• DESCRIPTION OF THE TASK: Please translate this sentence from the article about Yeshiva University below into Spanish: "Multiple kosher kitchens on campus make it possible for students to easily keep kosher."

• EXTRACT TO READ:
— START —
By Isabelle Adler, Staff Writer
Amongst all the judgments shared, students have neglected to highlight the unprecedented miracle that is Yeshiva University. Our college is the world’s flagship Jewish university where secular education and Torah studies empower students to be the next generation of scholars and leaders.
Today, YU has 11 undergraduate and graduate schools, four campuses across Manhattan, and over 70,000 alumni worldwide. After over 135 years of education, YU has grown to be a “multifaceted institution that integrates the knowledge of Western civilization and the rich treasures of Jewish culture.”
As a senior student at Stern College for Women, I am amazed every day that YU is among the many great towers erected in New York City. After all the hardships the Jewish people have faced and the horrific aftermath of the Holocaust, YU is full of students embracing Torah values and advancing in secular and religious studies. In fact, this year alone, we have seen the largest increase of undergraduate students on campus in 15 years and an 88% increase in graduate school enrollment since 2016.
YU has given its students every possible resource including a library that is home to thousands of books, half of the inventory being just on the subject of Judaism alone. Multiple kosher kitchens on campus make it possible for students to easily keep kosher. A beautiful beit midrash overlooking Lexington Avenue, courses designed to immerse our souls in Torah study, an entire faculty and staff designated to enhance spiritual growth in students, dorm rooms with mezuzot on every door post, multiple campus rabbis on speed dial, hundreds if not thousands of washing cups at all sinks on campus so you can fulfill a mitzvah and an entire office designated for supporting students who want to make aliyah. Hundreds of yearly events, carnivals, concerts, trips, and speakers are all dedicated to the Jewish State of Israel.
— END —
• DATA ROWS:
— START —
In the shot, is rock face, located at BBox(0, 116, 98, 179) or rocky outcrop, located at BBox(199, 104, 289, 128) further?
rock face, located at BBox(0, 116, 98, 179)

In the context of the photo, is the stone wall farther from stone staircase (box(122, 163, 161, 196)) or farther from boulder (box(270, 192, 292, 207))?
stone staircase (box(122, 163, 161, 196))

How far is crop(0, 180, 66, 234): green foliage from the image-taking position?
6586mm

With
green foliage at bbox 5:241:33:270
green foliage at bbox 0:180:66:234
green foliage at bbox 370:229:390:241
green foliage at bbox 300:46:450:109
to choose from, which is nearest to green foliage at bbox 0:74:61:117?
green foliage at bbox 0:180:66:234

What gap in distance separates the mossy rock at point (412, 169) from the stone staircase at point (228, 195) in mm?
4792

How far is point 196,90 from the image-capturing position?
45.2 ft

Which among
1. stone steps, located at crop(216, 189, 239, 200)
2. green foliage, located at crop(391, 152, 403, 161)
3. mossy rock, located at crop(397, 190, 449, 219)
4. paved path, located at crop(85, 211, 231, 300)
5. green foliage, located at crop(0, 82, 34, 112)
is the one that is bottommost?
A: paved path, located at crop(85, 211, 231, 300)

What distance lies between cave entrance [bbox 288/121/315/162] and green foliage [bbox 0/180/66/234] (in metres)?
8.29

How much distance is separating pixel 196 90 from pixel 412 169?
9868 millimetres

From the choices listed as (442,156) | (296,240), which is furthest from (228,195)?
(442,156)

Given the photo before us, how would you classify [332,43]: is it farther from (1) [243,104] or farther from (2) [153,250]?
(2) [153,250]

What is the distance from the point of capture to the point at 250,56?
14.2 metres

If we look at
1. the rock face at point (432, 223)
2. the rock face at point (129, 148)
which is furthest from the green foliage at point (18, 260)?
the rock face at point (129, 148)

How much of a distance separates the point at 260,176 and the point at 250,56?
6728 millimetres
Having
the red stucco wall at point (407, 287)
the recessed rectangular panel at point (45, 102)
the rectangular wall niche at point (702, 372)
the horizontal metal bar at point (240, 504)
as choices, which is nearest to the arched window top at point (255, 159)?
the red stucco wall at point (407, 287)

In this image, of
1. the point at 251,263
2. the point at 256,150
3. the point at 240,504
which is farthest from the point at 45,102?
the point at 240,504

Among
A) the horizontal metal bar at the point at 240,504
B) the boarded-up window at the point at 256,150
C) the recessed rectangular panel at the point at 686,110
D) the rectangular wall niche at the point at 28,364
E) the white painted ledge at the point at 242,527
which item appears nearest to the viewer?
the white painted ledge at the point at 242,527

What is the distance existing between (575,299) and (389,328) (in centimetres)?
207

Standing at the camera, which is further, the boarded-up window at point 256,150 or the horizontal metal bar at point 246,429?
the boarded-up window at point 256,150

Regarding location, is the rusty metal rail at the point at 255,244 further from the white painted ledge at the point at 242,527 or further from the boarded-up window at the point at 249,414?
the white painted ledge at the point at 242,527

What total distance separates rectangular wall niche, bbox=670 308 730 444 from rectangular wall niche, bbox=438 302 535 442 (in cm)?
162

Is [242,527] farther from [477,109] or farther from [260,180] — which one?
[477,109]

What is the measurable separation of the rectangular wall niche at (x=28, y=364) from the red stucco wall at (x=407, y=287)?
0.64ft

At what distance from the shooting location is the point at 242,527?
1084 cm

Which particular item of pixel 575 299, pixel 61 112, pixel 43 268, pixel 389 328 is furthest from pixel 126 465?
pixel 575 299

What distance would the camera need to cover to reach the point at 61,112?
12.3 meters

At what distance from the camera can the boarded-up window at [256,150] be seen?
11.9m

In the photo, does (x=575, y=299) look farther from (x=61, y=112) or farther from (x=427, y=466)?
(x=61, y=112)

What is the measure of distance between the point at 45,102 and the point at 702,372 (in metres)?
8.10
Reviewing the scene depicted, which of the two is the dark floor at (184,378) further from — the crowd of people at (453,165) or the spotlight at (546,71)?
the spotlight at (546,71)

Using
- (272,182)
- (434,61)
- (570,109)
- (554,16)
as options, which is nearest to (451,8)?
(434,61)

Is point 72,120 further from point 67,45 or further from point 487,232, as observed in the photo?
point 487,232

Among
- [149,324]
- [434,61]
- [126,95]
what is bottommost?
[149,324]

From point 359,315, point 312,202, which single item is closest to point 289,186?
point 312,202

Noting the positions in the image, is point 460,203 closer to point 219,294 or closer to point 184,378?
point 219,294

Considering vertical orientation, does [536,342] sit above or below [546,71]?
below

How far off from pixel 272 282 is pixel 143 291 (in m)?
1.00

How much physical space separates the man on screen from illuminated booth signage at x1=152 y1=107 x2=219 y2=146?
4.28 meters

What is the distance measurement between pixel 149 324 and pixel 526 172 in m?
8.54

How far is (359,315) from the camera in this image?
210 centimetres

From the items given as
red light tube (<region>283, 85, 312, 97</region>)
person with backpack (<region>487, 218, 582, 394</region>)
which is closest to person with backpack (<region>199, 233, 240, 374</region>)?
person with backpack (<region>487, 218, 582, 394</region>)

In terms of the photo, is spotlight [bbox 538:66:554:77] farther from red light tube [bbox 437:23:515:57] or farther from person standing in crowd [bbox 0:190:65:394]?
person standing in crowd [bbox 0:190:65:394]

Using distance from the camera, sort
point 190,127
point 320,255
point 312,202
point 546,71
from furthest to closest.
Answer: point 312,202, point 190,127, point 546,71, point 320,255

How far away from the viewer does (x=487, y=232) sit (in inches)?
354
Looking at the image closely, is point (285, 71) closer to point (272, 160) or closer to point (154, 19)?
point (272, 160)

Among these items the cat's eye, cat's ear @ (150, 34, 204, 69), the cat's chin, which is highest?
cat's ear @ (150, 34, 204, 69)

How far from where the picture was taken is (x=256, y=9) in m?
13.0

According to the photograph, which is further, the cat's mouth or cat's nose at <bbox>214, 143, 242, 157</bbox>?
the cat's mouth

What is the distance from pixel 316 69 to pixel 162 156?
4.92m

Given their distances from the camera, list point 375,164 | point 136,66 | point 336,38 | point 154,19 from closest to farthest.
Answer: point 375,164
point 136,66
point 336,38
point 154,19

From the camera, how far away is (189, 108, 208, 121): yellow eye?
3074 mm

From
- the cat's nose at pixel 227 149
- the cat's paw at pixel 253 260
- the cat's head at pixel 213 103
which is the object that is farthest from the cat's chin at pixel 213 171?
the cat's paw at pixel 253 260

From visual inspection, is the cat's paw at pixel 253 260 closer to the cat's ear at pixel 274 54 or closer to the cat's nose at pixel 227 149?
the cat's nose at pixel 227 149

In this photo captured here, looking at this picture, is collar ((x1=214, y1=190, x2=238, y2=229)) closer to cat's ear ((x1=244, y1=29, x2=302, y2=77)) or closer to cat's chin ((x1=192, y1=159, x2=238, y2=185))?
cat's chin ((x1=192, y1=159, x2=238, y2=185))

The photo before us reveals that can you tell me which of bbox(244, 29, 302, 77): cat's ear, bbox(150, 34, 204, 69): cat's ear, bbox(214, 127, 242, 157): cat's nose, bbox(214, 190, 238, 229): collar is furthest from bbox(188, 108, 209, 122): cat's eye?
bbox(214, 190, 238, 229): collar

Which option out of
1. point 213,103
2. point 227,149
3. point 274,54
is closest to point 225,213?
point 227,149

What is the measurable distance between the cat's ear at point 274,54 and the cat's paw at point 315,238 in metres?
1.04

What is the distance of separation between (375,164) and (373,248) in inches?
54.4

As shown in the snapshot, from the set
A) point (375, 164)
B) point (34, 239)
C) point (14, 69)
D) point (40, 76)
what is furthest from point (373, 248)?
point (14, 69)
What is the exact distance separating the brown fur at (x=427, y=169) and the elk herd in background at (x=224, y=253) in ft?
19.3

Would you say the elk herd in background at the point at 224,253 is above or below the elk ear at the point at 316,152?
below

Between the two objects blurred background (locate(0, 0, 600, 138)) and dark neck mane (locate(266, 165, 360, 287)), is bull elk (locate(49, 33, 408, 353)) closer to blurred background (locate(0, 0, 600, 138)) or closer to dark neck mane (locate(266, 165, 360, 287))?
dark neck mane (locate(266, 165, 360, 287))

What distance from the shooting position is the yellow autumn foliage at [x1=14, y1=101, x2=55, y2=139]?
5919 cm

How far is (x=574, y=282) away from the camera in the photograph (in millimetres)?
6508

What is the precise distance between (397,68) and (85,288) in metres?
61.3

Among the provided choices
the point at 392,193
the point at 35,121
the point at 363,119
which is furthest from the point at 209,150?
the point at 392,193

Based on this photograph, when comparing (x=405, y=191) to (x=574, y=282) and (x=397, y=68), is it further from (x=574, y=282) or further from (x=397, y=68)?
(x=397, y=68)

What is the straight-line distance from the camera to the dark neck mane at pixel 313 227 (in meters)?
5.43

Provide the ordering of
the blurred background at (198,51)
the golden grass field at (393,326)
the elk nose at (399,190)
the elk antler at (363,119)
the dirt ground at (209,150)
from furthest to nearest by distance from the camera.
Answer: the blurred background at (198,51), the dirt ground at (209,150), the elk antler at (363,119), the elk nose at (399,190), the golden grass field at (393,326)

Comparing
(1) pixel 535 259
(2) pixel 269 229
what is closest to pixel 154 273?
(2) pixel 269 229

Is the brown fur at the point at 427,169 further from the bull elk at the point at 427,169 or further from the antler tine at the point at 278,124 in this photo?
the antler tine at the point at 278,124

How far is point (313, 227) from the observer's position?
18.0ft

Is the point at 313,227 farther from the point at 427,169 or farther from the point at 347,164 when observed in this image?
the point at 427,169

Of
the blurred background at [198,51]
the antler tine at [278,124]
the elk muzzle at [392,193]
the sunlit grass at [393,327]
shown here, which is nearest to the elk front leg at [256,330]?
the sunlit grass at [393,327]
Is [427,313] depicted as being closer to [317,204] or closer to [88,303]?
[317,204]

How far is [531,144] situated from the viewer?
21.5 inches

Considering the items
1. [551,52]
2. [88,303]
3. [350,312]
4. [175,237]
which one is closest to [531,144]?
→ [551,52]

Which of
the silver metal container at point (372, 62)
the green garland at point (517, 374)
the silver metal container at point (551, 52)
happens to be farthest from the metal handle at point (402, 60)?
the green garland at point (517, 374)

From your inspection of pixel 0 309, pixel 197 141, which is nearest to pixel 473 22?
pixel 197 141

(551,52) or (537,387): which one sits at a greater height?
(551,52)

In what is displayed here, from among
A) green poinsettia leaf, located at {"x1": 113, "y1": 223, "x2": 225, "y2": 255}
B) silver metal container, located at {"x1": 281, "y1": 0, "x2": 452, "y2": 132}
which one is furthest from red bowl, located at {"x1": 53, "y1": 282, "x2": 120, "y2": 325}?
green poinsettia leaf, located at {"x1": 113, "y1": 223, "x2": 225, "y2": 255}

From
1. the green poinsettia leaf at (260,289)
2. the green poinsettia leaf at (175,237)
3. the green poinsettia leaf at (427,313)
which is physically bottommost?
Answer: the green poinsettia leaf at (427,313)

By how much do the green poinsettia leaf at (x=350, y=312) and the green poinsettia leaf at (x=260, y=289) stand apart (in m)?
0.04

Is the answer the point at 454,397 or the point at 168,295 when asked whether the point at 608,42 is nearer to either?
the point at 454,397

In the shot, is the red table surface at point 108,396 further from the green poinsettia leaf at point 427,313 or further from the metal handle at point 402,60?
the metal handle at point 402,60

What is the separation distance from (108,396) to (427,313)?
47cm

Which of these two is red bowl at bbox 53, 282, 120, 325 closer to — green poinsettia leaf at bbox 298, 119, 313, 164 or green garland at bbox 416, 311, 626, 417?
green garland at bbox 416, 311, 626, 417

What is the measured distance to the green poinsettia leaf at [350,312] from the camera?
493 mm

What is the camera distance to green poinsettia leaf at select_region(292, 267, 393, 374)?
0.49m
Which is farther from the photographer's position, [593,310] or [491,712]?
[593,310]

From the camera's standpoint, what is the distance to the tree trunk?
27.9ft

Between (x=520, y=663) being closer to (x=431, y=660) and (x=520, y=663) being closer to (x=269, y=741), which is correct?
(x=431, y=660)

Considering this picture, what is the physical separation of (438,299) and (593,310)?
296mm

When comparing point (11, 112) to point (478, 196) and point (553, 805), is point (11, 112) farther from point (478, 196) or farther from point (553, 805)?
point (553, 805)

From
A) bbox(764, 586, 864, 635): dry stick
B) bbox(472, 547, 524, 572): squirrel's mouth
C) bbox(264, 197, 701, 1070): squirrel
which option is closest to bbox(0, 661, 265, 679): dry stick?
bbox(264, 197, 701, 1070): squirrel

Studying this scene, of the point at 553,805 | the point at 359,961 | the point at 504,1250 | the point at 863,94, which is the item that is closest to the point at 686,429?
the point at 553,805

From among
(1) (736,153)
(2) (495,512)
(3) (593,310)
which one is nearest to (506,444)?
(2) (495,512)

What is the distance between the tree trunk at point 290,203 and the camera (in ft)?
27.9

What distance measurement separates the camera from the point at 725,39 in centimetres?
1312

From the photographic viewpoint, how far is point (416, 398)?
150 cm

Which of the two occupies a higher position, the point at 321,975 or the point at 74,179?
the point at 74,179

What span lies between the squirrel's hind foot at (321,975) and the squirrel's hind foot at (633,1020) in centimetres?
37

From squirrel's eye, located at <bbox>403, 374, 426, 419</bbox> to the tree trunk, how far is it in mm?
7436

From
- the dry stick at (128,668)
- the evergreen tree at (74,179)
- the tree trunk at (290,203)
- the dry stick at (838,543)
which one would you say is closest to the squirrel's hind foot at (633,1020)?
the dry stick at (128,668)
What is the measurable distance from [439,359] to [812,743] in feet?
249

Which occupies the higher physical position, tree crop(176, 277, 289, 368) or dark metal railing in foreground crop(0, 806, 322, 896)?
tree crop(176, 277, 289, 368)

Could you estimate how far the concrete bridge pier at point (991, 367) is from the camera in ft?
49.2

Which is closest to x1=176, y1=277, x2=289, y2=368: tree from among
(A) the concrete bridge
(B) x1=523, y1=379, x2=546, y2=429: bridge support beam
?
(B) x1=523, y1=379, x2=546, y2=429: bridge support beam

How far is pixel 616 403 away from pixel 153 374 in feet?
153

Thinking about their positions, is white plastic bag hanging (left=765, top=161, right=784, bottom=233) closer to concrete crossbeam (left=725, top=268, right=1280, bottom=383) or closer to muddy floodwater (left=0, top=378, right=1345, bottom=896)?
— END —
• RESULT: Varias cocinas kosher en el campus hacen posible que los estudiantes sigan fácilmente una dieta kosher.